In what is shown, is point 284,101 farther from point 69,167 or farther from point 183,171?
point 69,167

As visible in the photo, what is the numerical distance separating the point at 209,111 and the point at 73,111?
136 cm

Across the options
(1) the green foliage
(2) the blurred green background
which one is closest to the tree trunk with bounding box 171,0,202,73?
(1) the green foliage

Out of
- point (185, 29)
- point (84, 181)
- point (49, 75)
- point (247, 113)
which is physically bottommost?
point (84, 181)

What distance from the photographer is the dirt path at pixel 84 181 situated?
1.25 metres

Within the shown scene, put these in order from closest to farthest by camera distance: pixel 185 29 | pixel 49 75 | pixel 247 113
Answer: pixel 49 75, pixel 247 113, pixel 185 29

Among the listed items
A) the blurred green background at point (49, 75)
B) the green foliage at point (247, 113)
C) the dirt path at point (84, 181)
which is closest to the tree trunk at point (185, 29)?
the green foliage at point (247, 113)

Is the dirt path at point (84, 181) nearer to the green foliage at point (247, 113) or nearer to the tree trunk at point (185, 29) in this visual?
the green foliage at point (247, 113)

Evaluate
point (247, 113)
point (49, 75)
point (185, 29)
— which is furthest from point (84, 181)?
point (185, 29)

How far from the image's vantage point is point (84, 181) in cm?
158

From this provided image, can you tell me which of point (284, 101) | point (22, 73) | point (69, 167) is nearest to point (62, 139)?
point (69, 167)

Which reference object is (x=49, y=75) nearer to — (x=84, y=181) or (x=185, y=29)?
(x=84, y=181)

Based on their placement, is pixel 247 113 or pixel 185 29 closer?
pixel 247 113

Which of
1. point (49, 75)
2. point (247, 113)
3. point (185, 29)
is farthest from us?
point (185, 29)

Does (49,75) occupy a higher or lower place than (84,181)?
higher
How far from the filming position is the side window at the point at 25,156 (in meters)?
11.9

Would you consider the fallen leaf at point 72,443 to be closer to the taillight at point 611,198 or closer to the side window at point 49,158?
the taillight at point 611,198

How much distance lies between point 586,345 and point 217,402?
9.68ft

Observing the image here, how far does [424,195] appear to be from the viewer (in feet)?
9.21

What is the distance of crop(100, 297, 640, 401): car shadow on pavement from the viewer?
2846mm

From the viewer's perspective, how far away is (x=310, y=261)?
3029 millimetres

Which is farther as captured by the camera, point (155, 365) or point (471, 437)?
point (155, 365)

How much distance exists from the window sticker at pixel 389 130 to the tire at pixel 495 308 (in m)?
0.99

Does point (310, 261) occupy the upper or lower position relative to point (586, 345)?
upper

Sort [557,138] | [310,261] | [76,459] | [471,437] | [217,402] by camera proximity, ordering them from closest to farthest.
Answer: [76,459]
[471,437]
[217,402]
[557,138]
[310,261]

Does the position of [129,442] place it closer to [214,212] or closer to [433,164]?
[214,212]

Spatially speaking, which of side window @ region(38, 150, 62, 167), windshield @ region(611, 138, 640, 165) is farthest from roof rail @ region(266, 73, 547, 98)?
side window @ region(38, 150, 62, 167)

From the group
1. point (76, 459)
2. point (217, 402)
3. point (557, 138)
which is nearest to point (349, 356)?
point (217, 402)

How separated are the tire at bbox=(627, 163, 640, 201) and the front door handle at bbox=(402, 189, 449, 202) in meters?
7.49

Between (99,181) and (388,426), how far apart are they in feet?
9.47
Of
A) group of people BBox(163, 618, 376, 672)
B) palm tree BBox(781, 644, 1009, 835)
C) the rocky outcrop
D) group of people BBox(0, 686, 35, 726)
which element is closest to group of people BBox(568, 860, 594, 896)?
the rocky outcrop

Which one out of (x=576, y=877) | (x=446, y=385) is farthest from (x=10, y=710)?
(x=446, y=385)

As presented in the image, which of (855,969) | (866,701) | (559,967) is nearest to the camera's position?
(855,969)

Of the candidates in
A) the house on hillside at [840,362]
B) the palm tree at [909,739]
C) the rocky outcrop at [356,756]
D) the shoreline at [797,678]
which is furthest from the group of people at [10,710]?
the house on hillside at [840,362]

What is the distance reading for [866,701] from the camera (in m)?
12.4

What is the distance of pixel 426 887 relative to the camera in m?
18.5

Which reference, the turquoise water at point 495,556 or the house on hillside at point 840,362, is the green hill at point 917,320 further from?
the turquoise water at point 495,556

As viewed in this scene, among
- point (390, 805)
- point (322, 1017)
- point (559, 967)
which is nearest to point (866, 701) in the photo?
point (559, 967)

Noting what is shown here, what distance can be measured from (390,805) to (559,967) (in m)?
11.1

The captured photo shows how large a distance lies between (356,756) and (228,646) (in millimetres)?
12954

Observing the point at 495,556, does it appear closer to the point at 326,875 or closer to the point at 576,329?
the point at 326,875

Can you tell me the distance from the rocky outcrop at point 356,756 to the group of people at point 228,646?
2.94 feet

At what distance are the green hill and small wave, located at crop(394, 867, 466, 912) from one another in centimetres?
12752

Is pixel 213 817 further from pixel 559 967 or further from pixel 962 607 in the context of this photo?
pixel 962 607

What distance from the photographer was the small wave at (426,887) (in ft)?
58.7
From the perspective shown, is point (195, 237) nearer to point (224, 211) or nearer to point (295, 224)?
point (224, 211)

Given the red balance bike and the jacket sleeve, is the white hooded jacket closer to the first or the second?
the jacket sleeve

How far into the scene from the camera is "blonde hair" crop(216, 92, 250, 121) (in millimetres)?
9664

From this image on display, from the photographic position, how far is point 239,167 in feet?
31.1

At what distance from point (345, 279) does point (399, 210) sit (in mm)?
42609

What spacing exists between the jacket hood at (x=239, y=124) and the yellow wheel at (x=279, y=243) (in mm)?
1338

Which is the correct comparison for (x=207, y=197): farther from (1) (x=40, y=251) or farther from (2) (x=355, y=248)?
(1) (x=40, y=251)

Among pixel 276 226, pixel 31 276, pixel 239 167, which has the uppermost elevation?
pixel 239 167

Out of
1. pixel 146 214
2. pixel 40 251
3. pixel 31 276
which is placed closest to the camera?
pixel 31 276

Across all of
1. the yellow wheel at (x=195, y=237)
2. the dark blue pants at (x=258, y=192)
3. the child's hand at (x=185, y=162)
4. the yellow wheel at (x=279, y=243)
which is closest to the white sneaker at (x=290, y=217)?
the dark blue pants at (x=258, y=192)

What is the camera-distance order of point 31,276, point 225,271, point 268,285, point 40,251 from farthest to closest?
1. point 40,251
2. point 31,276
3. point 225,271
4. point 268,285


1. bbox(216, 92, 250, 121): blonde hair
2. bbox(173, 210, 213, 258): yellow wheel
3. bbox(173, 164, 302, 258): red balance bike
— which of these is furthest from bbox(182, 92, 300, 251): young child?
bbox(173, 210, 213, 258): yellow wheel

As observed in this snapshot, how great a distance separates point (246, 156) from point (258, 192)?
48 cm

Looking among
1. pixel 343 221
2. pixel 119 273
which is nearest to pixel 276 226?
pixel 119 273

********

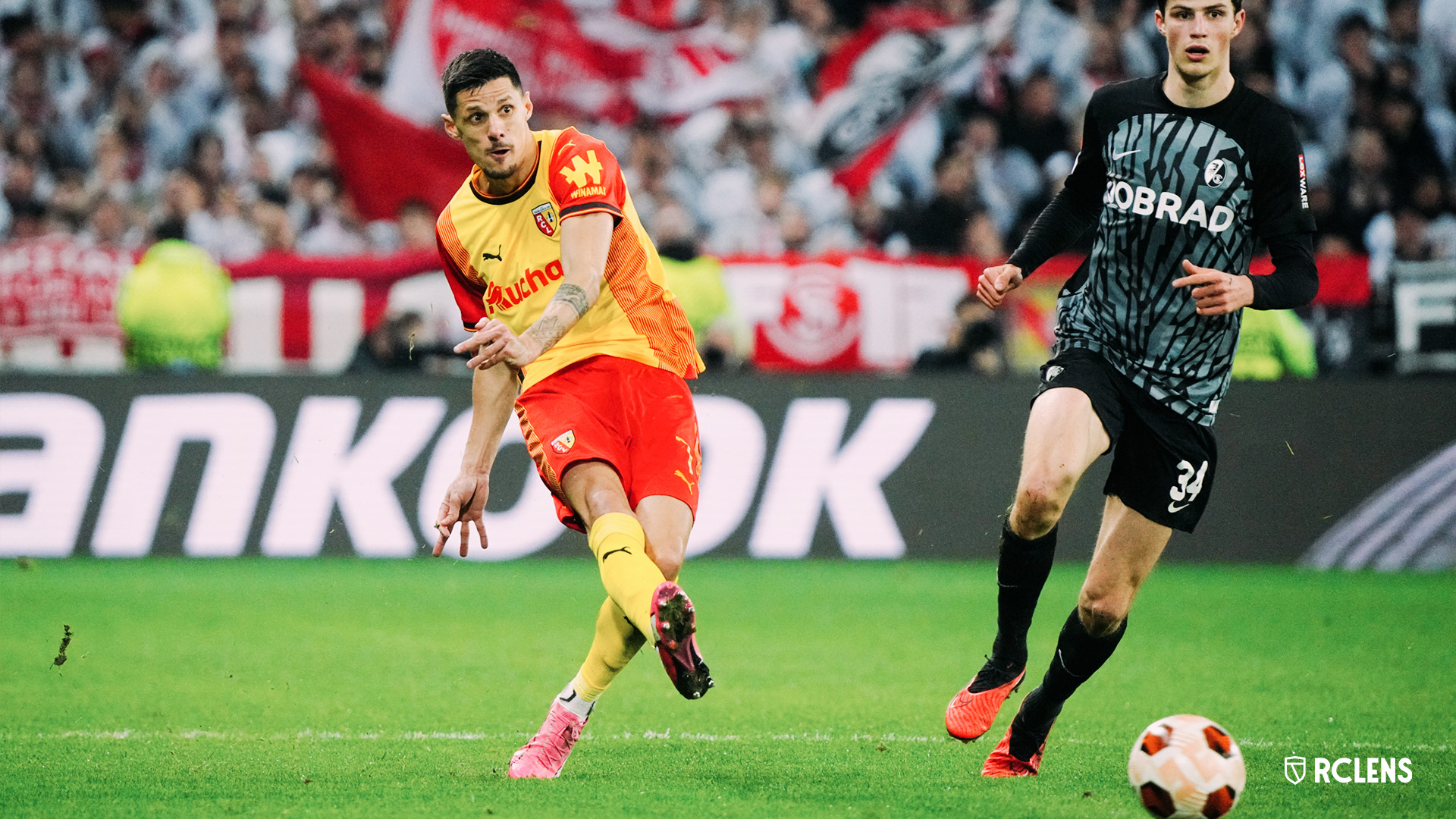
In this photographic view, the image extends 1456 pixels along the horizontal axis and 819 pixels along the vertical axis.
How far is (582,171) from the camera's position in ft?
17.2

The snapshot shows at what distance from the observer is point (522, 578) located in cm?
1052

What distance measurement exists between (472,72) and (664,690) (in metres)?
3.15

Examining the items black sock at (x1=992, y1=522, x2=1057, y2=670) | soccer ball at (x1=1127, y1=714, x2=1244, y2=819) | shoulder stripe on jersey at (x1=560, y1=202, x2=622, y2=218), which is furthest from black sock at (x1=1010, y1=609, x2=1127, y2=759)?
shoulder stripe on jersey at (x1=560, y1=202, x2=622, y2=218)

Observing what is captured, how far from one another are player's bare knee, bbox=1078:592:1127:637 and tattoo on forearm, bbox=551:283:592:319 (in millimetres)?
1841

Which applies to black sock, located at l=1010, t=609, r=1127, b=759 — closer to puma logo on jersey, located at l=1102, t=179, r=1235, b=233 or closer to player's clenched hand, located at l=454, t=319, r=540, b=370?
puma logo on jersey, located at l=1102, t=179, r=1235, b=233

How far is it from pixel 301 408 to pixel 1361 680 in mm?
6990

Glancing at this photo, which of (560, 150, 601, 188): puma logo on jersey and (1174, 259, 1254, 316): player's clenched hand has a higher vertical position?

********

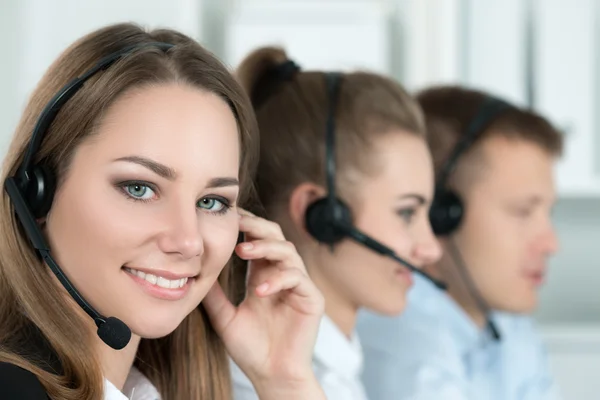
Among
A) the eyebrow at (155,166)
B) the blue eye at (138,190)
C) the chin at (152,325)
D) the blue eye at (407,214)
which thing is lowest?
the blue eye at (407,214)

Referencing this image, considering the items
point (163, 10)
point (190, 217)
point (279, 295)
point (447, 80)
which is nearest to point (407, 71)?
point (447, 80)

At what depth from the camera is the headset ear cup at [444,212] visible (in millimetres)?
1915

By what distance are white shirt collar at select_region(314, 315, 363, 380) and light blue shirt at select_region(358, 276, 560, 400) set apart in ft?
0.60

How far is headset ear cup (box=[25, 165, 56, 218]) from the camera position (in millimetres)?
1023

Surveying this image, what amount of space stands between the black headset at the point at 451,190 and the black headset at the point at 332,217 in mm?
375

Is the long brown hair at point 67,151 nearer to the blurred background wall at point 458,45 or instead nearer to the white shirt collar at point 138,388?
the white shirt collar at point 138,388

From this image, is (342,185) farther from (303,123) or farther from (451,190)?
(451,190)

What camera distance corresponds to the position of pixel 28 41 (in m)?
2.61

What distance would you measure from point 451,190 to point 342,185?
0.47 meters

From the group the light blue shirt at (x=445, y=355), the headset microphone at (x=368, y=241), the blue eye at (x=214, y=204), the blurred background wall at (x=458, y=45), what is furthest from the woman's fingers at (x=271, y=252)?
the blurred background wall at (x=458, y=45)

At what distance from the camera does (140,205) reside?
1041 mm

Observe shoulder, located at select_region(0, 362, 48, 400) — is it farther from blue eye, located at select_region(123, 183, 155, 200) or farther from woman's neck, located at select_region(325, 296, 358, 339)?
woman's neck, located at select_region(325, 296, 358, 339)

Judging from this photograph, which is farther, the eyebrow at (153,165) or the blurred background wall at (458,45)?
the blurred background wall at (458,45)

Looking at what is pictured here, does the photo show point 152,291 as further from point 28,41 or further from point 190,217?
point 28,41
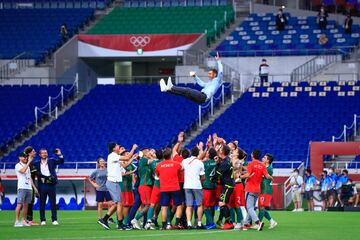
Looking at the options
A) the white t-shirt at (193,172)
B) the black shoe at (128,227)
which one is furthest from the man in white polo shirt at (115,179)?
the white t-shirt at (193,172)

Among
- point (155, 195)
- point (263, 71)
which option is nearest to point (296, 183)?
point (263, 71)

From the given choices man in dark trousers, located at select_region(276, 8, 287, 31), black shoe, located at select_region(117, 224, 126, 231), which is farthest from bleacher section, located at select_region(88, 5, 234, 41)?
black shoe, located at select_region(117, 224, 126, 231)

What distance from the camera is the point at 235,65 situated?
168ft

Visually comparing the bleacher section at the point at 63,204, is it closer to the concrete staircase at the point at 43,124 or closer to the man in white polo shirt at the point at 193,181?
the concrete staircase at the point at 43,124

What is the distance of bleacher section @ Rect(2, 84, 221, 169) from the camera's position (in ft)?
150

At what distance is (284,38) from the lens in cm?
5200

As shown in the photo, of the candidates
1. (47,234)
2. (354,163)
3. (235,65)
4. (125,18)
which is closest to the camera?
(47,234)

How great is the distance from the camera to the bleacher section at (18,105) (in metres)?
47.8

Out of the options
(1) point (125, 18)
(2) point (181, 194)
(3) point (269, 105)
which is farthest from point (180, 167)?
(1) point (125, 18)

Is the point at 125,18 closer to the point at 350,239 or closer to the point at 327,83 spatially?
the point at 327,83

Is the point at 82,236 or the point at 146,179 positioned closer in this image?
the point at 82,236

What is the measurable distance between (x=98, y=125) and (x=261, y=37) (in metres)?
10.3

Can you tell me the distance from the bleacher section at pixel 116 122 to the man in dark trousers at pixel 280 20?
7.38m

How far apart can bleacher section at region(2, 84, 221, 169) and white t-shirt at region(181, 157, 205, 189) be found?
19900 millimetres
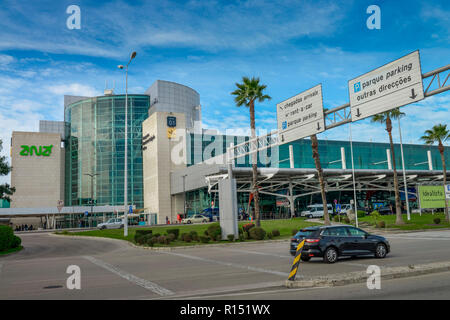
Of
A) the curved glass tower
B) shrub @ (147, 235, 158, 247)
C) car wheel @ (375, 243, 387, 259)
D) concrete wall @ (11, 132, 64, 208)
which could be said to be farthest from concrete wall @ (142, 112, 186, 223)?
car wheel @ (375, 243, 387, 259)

********

The problem »
Please reproduce the entries starting at the line that contains "In what is shown, is" and ending at the line that contains "1.25 metres", switching "photographer" to "camera" and leaving everything else unchanged.

Solution to the exercise »
In what is shown, is point 284,101 farther from point 69,167 or farther from point 183,171?
point 69,167

As visible in the photo, what is the numerical distance separating the point at 209,111 and the point at 73,111?
136 cm

Across the options
(1) the green foliage
(2) the blurred green background
which one is closest to the tree trunk with bounding box 171,0,202,73?
(1) the green foliage

Out of
- point (185, 29)
- point (84, 181)
- point (49, 75)
- point (247, 113)
which is physically bottommost?
point (84, 181)

What distance from the camera is the dirt path at pixel 84 181 situated?
1.25 metres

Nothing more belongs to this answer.